PROBLEMS AND TASKS
1. Quote the Elasticsearch Cluster Health Test page word for word between "This test continuously" and "test be executed.", inclusive.
2. Answer these questions using the Elasticsearch Cluster Health Test page:
(a) What job does the page give to ingest nodes?
(b) What are the copies of shards called?
(c) What kind of agent deploys the test?
3. Continue the Elasticsearch Cluster Health Test page from its last sentence.

DOCUMENT TEXT
= = = =
Elasticsearch Cluster Health Test

An Elasticsearch cluster is a group of one or more Elasticsearch nodes that are connected together. The Elasticsearch cluster efficiently distributes the tasks, searches and indexes across all the nodes. The nodes in the Elasticsearch cluster can be assigned different jobs or responsibilities:

  • Data nodes - stores data and executes data-related operations such as search and aggregation
  • Master nodes - in charge of cluster management and configuration actions such as adding and removing nodes
  • Client nodes - forwards cluster requests to the master node and data-related requests to data nodes
  • Ingest nodes - for pre-processing documents before indexing

By default, each node is automatically assigned a unique identifier, or name, that is used for management purposes and becomes even more important in a multi-node, or clustered, environment. To add and efficiently manage a large amount of data in the cluster, Elasticsearch enables creating indexes in the cluster. An index is a collection of documents with similar characteristics, and is identified by a name. The index name is used to refer to the particular index while performing indexing, search, update, and delete operations against the documents in the cluster. The index can potentially store a large amount of data that can exceed the hardware limits of a single node. For example, a single index of a billion documents taking up 1TB of disk space may not fit on the disk of a single node or may be too slow to serve search requests from a single node alone. To solve this problem, Elasticsearch provides the ability to subdivide the index into multiple pieces called shards. When you create an index, you can simply define the number of shards you want. Each shard is a fully-functional and independent index that can be allocated to any node in the cluster. Furthermore, Elasticsearch allows you to create one or more copies of the shards called replica shards or replicas to provide high availability in case a primary shard/node goes offline or fails or becomes unavailable for any reason. Using the shards, administrators can horizontally split/scale content volume and distribute and parallelize operations across the nodes. If any of the shards is in the unassigned/relocating state for longer duration, the search queries to that particular shard will be queued or left unserviced permanently. If the issue is persisted, the incoming search queries will not be processed quickly as they have to be. This in turn will lead to processing bottleneck in the cluster which adversely impact the performance of the cluster. To avoid this, administrator should continuously monitor the health of the cluster at shards level. This can be easily achieved using the Elasticsearch Cluster Health test!

This test continuously monitors the cluster, and the health of the cluster at regular intervals. In addition, this test also reports the count of active shards and the number of shards in the unassigned. These revelations help administrators to track the health of the cluster continuously.

Target of the test : An Elasticsearch Cluster

Agent deploying the test : An internal/remote agent

Outputs of the test : One set of results for the target Elasticsearch cluster being monitored.

Configurable parameters for the test
Parameter Description

Test Period

How often should the test be executed.

Host

The IP address of the host for which this test is to be configured.
= = = =
DATASET ROWS
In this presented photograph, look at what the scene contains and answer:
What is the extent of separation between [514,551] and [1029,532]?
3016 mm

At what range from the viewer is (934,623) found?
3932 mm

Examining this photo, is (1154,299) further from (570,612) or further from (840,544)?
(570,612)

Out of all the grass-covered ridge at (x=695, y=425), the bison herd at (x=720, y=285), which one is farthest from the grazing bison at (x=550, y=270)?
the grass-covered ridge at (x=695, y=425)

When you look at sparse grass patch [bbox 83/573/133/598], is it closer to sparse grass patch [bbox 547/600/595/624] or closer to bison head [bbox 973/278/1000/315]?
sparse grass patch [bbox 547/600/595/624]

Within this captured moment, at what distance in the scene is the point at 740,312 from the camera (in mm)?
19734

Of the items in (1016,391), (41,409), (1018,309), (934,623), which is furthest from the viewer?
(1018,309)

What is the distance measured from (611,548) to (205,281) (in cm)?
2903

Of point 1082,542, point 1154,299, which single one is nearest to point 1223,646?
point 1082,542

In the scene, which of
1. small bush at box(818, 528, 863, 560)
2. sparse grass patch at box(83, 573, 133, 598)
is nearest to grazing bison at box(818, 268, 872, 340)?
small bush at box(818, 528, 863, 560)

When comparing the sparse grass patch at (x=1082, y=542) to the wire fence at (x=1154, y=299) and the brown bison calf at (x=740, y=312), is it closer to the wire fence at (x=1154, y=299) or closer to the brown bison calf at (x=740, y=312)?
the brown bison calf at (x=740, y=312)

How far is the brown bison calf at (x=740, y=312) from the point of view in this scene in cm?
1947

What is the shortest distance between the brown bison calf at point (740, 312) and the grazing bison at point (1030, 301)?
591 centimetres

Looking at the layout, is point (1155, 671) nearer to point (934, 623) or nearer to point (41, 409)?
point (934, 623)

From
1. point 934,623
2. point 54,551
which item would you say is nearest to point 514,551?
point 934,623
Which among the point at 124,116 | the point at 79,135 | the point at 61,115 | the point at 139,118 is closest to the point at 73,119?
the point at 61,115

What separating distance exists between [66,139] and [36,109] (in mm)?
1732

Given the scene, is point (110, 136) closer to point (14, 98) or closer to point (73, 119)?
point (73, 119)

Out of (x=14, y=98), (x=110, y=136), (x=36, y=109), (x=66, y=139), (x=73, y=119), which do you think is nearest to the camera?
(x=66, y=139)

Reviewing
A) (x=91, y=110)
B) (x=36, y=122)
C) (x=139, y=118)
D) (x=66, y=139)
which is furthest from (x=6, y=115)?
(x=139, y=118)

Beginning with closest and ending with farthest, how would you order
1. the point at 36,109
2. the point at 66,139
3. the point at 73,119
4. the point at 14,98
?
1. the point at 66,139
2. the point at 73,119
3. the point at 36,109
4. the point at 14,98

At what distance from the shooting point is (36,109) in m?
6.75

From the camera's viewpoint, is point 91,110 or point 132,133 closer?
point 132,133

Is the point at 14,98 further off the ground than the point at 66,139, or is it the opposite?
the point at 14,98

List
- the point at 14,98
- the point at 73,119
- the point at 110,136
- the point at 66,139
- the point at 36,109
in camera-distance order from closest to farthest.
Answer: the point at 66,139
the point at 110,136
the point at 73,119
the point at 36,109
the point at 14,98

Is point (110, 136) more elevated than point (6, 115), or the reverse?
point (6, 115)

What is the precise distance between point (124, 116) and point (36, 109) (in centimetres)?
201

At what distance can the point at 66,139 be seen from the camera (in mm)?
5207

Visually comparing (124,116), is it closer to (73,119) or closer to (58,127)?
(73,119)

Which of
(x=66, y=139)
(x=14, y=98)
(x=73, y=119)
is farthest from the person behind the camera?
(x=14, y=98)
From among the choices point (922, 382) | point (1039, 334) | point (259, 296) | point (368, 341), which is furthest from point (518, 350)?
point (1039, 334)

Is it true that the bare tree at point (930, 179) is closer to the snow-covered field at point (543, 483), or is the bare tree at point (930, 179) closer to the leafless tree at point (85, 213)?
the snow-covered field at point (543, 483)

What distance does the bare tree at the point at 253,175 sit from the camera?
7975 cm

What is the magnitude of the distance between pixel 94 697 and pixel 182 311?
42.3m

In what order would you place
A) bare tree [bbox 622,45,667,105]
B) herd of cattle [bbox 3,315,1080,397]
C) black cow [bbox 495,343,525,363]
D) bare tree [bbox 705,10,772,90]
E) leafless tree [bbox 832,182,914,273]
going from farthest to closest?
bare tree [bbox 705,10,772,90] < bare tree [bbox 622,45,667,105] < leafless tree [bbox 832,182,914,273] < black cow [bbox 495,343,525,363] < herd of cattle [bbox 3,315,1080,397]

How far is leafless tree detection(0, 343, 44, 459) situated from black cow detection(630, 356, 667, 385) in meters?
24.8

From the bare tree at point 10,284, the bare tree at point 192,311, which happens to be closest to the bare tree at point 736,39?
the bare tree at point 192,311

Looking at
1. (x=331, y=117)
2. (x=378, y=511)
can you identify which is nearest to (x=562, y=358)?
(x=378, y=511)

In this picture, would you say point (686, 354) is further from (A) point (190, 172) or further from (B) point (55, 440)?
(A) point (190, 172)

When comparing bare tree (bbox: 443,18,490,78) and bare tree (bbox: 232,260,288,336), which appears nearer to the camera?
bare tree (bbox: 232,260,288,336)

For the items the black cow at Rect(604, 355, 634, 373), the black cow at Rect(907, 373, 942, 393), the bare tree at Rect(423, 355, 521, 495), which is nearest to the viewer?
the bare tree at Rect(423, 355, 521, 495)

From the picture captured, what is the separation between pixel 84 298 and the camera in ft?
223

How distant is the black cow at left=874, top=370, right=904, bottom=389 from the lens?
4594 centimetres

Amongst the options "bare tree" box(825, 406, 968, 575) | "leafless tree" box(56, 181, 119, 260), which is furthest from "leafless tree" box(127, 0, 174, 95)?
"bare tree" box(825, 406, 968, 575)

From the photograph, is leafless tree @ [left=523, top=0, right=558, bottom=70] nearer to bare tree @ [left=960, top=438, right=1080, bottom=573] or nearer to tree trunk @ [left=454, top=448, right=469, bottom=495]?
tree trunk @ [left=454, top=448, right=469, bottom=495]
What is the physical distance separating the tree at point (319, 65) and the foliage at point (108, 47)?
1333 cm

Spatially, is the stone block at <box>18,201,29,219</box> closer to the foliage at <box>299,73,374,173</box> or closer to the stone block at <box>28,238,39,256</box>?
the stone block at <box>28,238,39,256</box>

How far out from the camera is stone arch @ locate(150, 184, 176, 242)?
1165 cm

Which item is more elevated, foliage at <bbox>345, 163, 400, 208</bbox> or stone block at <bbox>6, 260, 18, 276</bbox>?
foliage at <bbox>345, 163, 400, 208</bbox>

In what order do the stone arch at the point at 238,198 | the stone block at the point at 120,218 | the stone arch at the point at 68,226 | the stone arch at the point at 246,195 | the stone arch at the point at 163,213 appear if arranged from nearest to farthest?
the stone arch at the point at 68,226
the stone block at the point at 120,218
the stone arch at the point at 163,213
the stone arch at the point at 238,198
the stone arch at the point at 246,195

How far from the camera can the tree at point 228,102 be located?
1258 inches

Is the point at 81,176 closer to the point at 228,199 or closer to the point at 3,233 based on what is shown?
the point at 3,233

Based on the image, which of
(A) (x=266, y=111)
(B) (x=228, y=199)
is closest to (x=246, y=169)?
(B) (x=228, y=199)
= = = =
RESULTS FOR EACH TASK
1.
This test continuously monitors the cluster, and the health of the cluster at regular intervals. In addition, this test also reports the count of active shards and the number of shards in the unassigned. These revelations help administrators to track the health of the cluster continuously.

Target of the test : An Elasticsearch Cluster

Agent deploying the test : An internal/remote agent

Outputs of the test : One set of results for the target Elasticsearch cluster being monitored.

Configurable parameters for the test
Parameter Description

Test Period

How often should the test be executed.

2.
(a) Pre-processing documents before indexing.
(b) Replica shards, or replicas.
(c) An internal/remote agent.

3.
Port

The port number at which the target host being monitored listens. By default, this is set to 9200.

Cloud Instance URL

By default, the is set to none. If the target Elasticsearch cluster is hosted on the cloud environment, then you need to specify the URL of the cluster on cloud against this parameter. For example: 64bd966328067fd89e0c9b4c3bb8b042.us-east-1.aws.found.io. When the cloud URL is specified, the eG agent will use the cloud URL to monitor the target cluster rather than using the host specified in the Host text box.

Elastic Search User and Elastic Search Password

By default, the Elastic Search User and Elastic Search Password parameters are set to none indicating that the eG agent doesn't require authentication to collect metrics from the Elasticsearch cluster. If authentication is required to access the target Elasticsearch cluster, then specify the valid credentials against these parameters.

Confirm Password

Confirm the Elastic Search Password by retyping it in the Confirm Password text box.

SSL

By default, the SSL flag is set to No. If the Elasticsearch cluster is SSL-enabled by default or hosted on the cluster, then set this flag to Yes. This indicates that the eG agent will communicate with the target cluster via HTTPS by default.

Measurements made by the test
Measurement Description Measurement Unit Interpretation

Cluster health

Indicates the health of the cluster in terms of the current state of the shards in the cluster.

 

This measure reveals the health of the cluster at shard level. The numeric values that correspond to the measure values mentioned above are as follows:

Measure Value Numeric Value Description
Red 0 Indicates that the specific shard is not allocated to any node in the cluster.
Yellow 1 Indicates that the primary shard is allocated but replicas are not assigned to any node.
Green 2 Indicates that all shards in the cluster are allocated to the nodes.

Note:

This test typically reports the Measure Values listed in the table above to indicate the current health of the cluster. However, the graph of this measure is represented using the numeric equivalents only.

Active primary shards

Indicates the number of primary shards that are currently active on the cluster.

Number

 

Active shards

Indicates the total number of shards that are currently active on the cluster.

Number

 

Unassigned shards

Indicates the number of shards that are in the UNASSIGNED state.

Number

Ideally, zero is desired for this measure. A non-zero value indicates that one or many shards are yet to be allocated to the nodes, which may cause imbalance in the cluster and make the cluster unreliable when the nodes crash. To avoid this, administrators may have to allocate the unassigned shards to the various nodes on the cluster or delete the shards if the data in the shards is not needed anymore.

Initializing shards

Indicates the number of shards that are currently in the INITIALIZING state.

Number

 

Relocating Shards

Indicates the number of shards that are being moved from one node to another node in the cluster.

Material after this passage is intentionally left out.